Copy word for word the stretch of lines from the first one below through the line that contains "In which year is the red".

_ _ _

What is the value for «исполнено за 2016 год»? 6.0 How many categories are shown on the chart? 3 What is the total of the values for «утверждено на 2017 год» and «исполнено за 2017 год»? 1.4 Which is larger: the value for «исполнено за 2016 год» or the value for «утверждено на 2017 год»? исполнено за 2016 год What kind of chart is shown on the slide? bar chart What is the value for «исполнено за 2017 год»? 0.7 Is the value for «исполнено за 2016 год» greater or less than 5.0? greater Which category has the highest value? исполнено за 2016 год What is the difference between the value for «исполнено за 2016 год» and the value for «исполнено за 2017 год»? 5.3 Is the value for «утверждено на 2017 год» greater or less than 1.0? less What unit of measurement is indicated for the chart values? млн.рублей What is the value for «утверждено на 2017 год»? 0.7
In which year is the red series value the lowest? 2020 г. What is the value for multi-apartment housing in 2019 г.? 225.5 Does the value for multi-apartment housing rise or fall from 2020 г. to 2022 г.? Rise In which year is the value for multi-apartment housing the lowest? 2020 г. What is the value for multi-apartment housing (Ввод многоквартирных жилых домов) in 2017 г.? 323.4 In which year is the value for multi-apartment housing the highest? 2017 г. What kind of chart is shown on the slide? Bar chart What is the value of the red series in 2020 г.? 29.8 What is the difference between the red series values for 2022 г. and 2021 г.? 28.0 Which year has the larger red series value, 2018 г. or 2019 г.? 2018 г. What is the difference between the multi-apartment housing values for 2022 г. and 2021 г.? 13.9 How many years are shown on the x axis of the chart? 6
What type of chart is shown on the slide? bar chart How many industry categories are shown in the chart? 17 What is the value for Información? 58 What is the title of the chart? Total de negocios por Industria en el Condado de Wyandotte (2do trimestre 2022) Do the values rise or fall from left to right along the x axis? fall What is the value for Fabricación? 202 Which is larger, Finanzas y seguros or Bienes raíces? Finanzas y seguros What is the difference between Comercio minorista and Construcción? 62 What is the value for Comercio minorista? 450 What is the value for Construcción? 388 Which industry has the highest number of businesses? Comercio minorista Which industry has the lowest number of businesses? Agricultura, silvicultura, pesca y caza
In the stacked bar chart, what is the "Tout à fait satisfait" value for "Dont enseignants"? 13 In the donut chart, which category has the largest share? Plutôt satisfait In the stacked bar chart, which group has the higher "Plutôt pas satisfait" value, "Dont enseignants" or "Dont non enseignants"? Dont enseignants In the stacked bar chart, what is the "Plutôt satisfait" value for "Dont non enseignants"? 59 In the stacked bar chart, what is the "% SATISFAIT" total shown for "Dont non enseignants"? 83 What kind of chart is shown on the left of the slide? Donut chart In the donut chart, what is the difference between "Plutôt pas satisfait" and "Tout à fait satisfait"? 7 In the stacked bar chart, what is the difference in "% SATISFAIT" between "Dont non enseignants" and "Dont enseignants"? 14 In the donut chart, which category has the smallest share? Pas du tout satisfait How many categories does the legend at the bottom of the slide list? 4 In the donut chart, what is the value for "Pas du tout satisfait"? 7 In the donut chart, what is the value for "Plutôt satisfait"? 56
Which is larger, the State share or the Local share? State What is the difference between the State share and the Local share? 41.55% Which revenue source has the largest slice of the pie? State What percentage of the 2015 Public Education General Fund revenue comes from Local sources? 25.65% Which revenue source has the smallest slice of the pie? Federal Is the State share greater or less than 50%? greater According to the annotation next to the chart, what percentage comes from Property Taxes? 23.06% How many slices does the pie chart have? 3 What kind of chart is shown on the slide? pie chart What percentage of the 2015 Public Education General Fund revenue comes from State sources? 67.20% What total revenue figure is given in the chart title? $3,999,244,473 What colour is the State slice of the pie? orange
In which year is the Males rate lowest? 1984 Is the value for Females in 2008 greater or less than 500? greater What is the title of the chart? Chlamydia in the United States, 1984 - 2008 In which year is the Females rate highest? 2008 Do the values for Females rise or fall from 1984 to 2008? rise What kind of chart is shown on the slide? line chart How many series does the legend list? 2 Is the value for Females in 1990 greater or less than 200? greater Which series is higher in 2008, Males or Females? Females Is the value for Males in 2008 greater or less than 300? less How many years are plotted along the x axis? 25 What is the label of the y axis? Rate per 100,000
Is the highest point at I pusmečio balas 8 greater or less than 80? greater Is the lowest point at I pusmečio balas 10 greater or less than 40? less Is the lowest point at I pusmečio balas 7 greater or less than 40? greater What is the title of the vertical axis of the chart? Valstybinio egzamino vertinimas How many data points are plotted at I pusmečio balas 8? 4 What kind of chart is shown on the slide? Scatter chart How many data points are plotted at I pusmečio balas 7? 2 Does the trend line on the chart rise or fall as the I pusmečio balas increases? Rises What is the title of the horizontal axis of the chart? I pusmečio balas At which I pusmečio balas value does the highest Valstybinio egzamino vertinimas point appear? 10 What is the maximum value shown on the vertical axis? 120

_ _ _

= Response below =
What is the value for «исполнено за 2016 год»? 6.0 How many categories are shown on the chart? 3 What is the total of the values for «утверждено на 2017 год» and «исполнено за 2017 год»? 1.4 Which is larger: the value for «исполнено за 2016 год» or the value for «утверждено на 2017 год»? исполнено за 2016 год What kind of chart is shown on the slide? bar chart What is the value for «исполнено за 2017 год»? 0.7 Is the value for «исполнено за 2016 год» greater or less than 5.0? greater Which category has the highest value? исполнено за 2016 год What is the difference between the value for «исполнено за 2016 год» and the value for «исполнено за 2017 год»? 5.3 Is the value for «утверждено на 2017 год» greater or less than 1.0? less What unit of measurement is indicated for the chart values? млн.рублей What is the value for «утверждено на 2017 год»? 0.7
In which year is the red series value the lowest? 2020 г. What is the value for multi-apartment housing in 2019 г.? 225.5 Does the value for multi-apartment housing rise or fall from 2020 г. to 2022 г.? Rise In which year is the value for multi-apartment housing the lowest? 2020 г. What is the value for multi-apartment housing (Ввод многоквартирных жилых домов) in 2017 г.? 323.4 In which year is the value for multi-apartment housing the highest? 2017 г. What kind of chart is shown on the slide? Bar chart What is the value of the red series in 2020 г.? 29.8 What is the difference between the red series values for 2022 г. and 2021 г.? 28.0 Which year has the larger red series value, 2018 г. or 2019 г.? 2018 г. What is the difference between the multi-apartment housing values for 2022 г. and 2021 г.? 13.9 How many years are shown on the x axis of the chart? 6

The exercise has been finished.